We have further reduced the latency per command for an even wider set of commands compared to Redis 7.2.5. In our benchmark of 149 tests, 90 delivered latency reduction. The latency reduction ranges from 5.4% to 87.4% with a median of 16.7%.
For the complete list of performance improvements, please take a look at the “Performance and resource utilization improvements” sections in the 7.4 RC1, 8.0 M01, 8.0-M02, and 8.0-M03 release notes.
Since 6.0, Redis has been able to use I/O threads to handle client requests, including socket reads, socket writes, and command parsing. However, the implementation didn’t capture the full performance benefits.
This release introduces our new I/O threading implementation. The way it works is the main thread assigns clients to specific I/O threads. Each I/O thread notifies the main thread after the client finishes reading and parsing queries. The main thread processes the queries from the I/O threads and generates replies. Then the I/O threads handle writing the replies to the clients.
You can enable this new I/O threading implementation by setting the io-threads configuration parameter. The default value is 1. When the parameter is set to 8 on a multi-core Intel CPU, we’ve measured from 37% to 112% improvement in throughput (contingent on the commands being executed). Additional improvements are expected as we further improve on this engineering effort.
When a full synchronization is conducted on a Redis cluster, a primary node is transferred to a replica node. However, while the transfer is taking place, clients can continue sending and getting replies to more commands.
Prior to this release, the primary node buffered commands executed while the Redis transfer took place. After the transfer, the second phase of transferring the stream of changes that occurred in the interim is started from the primary to the replica. This second phase introduces a new problem. The memory required to store the stream of changes on the primary node can often reach its maximum size, causing the replication process to abort and restart.
We’re introducing a completely new mechanism for the replication process.
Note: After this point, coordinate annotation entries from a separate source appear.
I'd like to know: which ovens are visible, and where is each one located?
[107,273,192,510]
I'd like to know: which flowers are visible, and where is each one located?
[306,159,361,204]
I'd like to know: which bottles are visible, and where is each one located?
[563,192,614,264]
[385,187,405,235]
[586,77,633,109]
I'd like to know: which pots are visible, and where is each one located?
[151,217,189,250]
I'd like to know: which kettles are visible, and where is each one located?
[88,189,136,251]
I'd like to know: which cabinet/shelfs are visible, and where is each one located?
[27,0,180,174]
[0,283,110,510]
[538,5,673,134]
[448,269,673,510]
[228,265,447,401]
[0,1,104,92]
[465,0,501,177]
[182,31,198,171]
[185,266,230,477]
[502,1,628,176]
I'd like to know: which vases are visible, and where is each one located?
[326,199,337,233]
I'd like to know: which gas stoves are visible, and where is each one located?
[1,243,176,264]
During replication, we initiate two replication streams simultaneously: one stream for transferring the primary node and the other for the stream of changes that happen in the interim. That also means the second phase is no longer blocked and needs to wait for the first phase to complete.
This new replication mechanism offers three major advantages. First, the primary node can handle operations at a higher rate during replication. Second, the size of the buffer required to keep the changes on the primary node is lower since memory demands are now divided between the primary and the replica. Third, replication can be completed faster.
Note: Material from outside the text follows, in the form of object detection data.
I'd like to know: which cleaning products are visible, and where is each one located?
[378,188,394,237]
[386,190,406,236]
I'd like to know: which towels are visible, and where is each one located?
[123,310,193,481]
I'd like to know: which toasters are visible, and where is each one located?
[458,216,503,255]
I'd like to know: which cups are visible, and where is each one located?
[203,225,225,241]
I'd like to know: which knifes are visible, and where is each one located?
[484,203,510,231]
With this new replication mechanism in place, full synchronizations are faster and more robust.
The following chart depicts a full synchronization of a 10 GB dataset where an additional stream of 26.84 million write operations yielded 25 GB of changes that were executed.
The top chart depicts the execution rate of 26.84 million write operations over time. The blue line is the old replication mechanism pre-Milestone 3 while the red line is the new one introduced in Milestone 3. Observe that with the new mechanism, the primary can handle write operations at a 7.5% higher average rate during replication (471.9K versus 438.8K ops/sec).
The bottom chart depicts the replication buffer size over time. The solid purple line is the primary node in the old replication mechanism. The dashed lines are the results from the new mechanism, with purple standing in for the primary node and red for the replica node. In the new mechanism introduced in Milestone 3, replication takes 18% less time (101 vs. 123 seconds) and the peak replication buffer size on the primary node is 35% lower (15.16 vs. 23.24 GB).
We’re on an exciting path to the general availability (GA) release of Redis 8.0 and have more to share ahead. For now, you can start experimenting with this milestone by downloading an Alpine or a Debian Docker image from Docker Hub. Or you can install it by using snap (latest/edge version – v7.9.226) or brew.